WRITTEN INSTRUCTION:
Arrange every line of the items below as a JSON list of strings, one string per line. Leave out blank lines and the pictures.

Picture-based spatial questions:

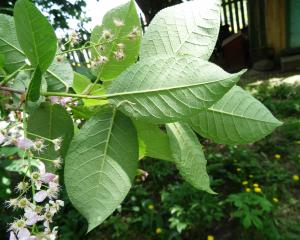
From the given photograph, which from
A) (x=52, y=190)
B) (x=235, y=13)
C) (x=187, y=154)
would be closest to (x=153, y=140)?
(x=187, y=154)

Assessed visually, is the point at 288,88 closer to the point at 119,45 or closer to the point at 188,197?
the point at 188,197

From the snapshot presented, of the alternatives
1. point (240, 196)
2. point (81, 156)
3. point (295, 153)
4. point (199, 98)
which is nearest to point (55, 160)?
point (81, 156)

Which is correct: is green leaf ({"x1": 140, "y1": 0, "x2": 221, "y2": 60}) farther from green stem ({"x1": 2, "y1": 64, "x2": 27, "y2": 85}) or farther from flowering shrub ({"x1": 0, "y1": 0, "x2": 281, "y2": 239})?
green stem ({"x1": 2, "y1": 64, "x2": 27, "y2": 85})

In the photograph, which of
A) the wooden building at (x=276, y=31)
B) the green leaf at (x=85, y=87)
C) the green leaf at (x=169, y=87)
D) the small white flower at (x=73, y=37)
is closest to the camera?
the green leaf at (x=169, y=87)

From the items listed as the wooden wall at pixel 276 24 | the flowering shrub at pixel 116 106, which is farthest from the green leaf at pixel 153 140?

WORKED ANSWER:
[
  "From the given photograph, which from",
  "A) (x=52, y=190)",
  "B) (x=235, y=13)",
  "C) (x=187, y=154)",
  "would be closest to (x=153, y=140)?",
  "(x=187, y=154)",
  "Assessed visually, is the point at 288,88 closer to the point at 119,45 or closer to the point at 188,197?",
  "the point at 188,197",
  "From the snapshot presented, of the alternatives",
  "1. point (240, 196)",
  "2. point (81, 156)",
  "3. point (295, 153)",
  "4. point (199, 98)",
  "which is nearest to point (55, 160)?",
  "point (81, 156)",
  "Which is correct: is green leaf ({\"x1\": 140, \"y1\": 0, \"x2\": 221, \"y2\": 60}) farther from green stem ({\"x1\": 2, \"y1\": 64, \"x2\": 27, \"y2\": 85}) or farther from flowering shrub ({\"x1\": 0, \"y1\": 0, \"x2\": 281, \"y2\": 239})?",
  "green stem ({\"x1\": 2, \"y1\": 64, \"x2\": 27, \"y2\": 85})",
  "In the photograph, which of",
  "A) the wooden building at (x=276, y=31)",
  "B) the green leaf at (x=85, y=87)",
  "C) the green leaf at (x=169, y=87)",
  "D) the small white flower at (x=73, y=37)",
  "is closest to the camera?",
  "the green leaf at (x=169, y=87)",
  "From the items listed as the wooden wall at pixel 276 24 | the flowering shrub at pixel 116 106, which is farthest from the green leaf at pixel 153 140?"
]